Lucas shook his head. “Evidently not, fool that I was. And so we got more and more reckless. When Lucy was studying Hamlet at school, I sent them off to the year 1602. Over three days in succession, they saw the premiere of the play by the Lord Chamberlain’s Men at the Globe Theatre.”
“In Southwark?”
Lucas nodded. “Yes, it was quite tricky. They had to cross London Bridge to get to the south bank of the Thames, try to see as much of the play as possible in one go, and be back before they were due to travel forward in time. It worked well for the first two days, but on the third day, there was an accident on London Bridge, and Lucy and Paul were witnesses to a crime. They didn’t make it to the north bank in time, so they landed in Southwark in the year 1948 still half in the river, while I was going out of my mind with worry.” He obviously still remembered that vividly, because he went pale around the nostrils. “They reached the Temple just for a moment, dripping wet in their seventeenth-century costumes, before traveling on again to 1992. I didn’t hear what had happened until their next visit.”
My head was spinning with all these different dates. “What kind of a crime did they witness?”

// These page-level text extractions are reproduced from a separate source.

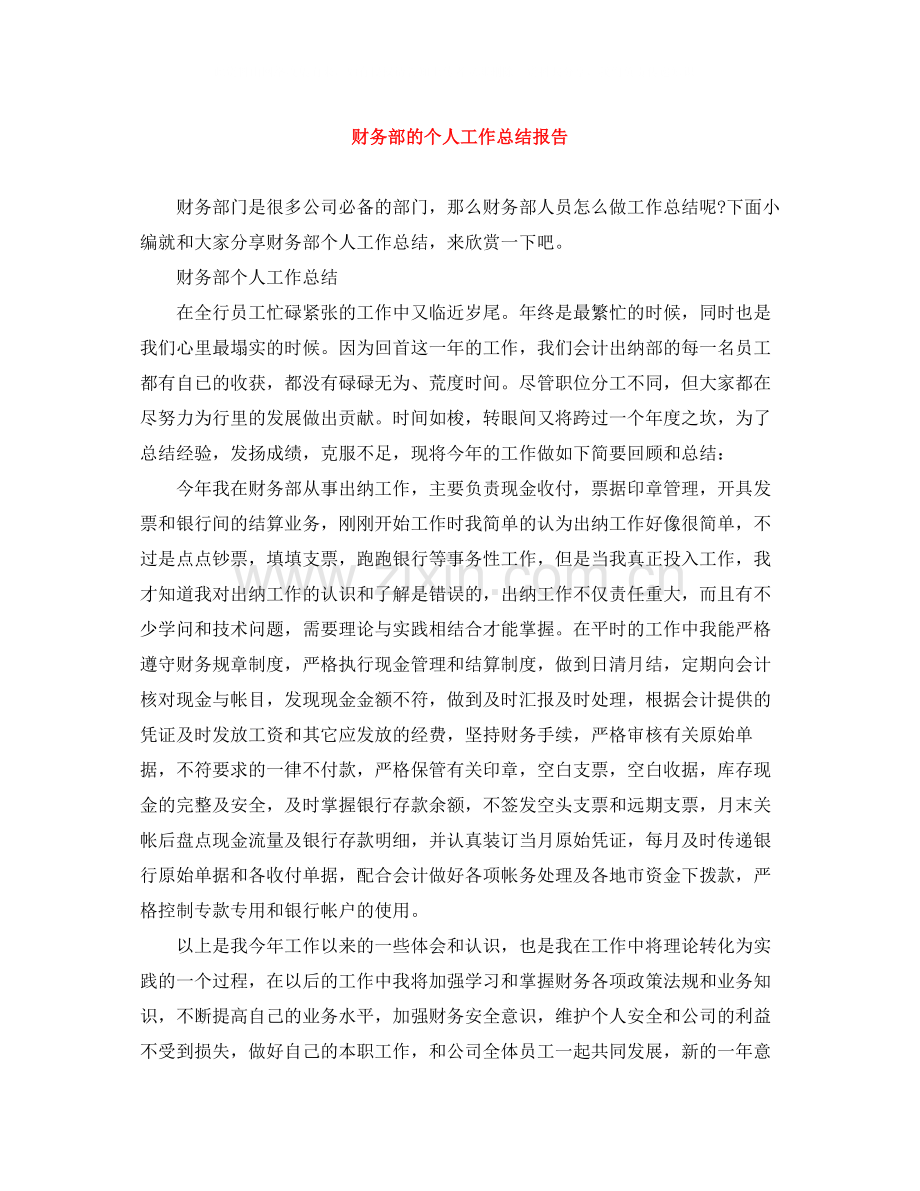 财务部的个人工作总结报告

财务部门是很多公司必备的部门，那么财务部人员怎么做工作总结呢?下面小编就和大家分享财务部个人工作总结，来欣赏一下吧。

财务部个人工作总结

在全行员工忙碌紧张的工作中又临近岁尾。年终是最繁忙的时候，同时也是我们心里最塌实的时候。因为回首这一年的工作，我们会计出纳部的每一名员工都有自己的收获，都没有碌碌无为、荒度时间。尽管职位分工不同，但大家都在尽努力为行里的发展做出贡献。时间如梭，转眼间又将跨过一个年度之坎，为了总结经验，发扬成绩，克服不足，现将今年的工作做如下简要回顾和总结：

今年我在财务部从事出纳工作，主要负责现金收付，票据印章管理，开具发票和银行间的结算业务，刚刚开始工作时我简单的认为出纳工作好像很简单，不过是点点钞票，填填支票，跑跑银行等事务性工作，但是当我真正投入工作，我才知道我对出纳工作的认识和了解是错误的，出纳工作不仅责任重大，而且有不少学问和技术问题，需要理论与实践相结合才能掌握。在平时的工作中我能严格遵守财务规章制度，严格执行现金管理和结算制度，做到日清月结，定期向会计核对现金与帐目，发现现金金额不符，做到及时汇报及时处理，根据会计提供的凭证及时发放工资和其它应发放的经费，坚持财务手续，严格审核有关原始单据，不符要求的一律不付款，严格保管有关印章，空白支票，空白收据，库存现金的完整及安全，及时掌握银行存款余额，不签发空头支票和远期支票，月末关帐后盘点现金流量及银行存款明细，并认真装订当月原始凭证，每月及时传递银行原始单据和各收付单据，配合会计做好各项帐务处理及各地市资金下拨款，严格控制专款专用和银行帐户的使用。

以上是我今年工作以来的一些体会和认识，也是我在工作中将理论转化为实践的一个过程，在以后的工作中我将加强学习和掌握财务各项政策法规和业务知识，不断提高自己的业务水平，加强财务安全意识，维护个人安全和公司的利益不受到损失，做好自己的本职工作，和公司全体员工一起共同发展，新的一年意

www.zixin.com.cn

Lucas moved his chair a little closer still. Behind his glasses, his eyes were dark and serious. “That’s the point! Lucy and Paul saw Count Saint-Germain murder someone.”
“The count?”
“Lucy and Paul had met the count only twice before, but they were sure it was him. After their initiation journey, they’d been introduced to him in the year 1784. The count himself decided on that date; he didn’t want to meet the time travelers who would be born after him until near the end of his own life. I wouldn’t be surprised if it was the same with you.” He cleared his throat. “Will be the same with you. Whatever way around it is. Anyway, the Guardians traveled with Lucy and Paul and the chronograph specially to north Germany, where the count spent the last years of his life. I was with them myself. Will be with them. As Grand Master of the Lodge, would you believe it?”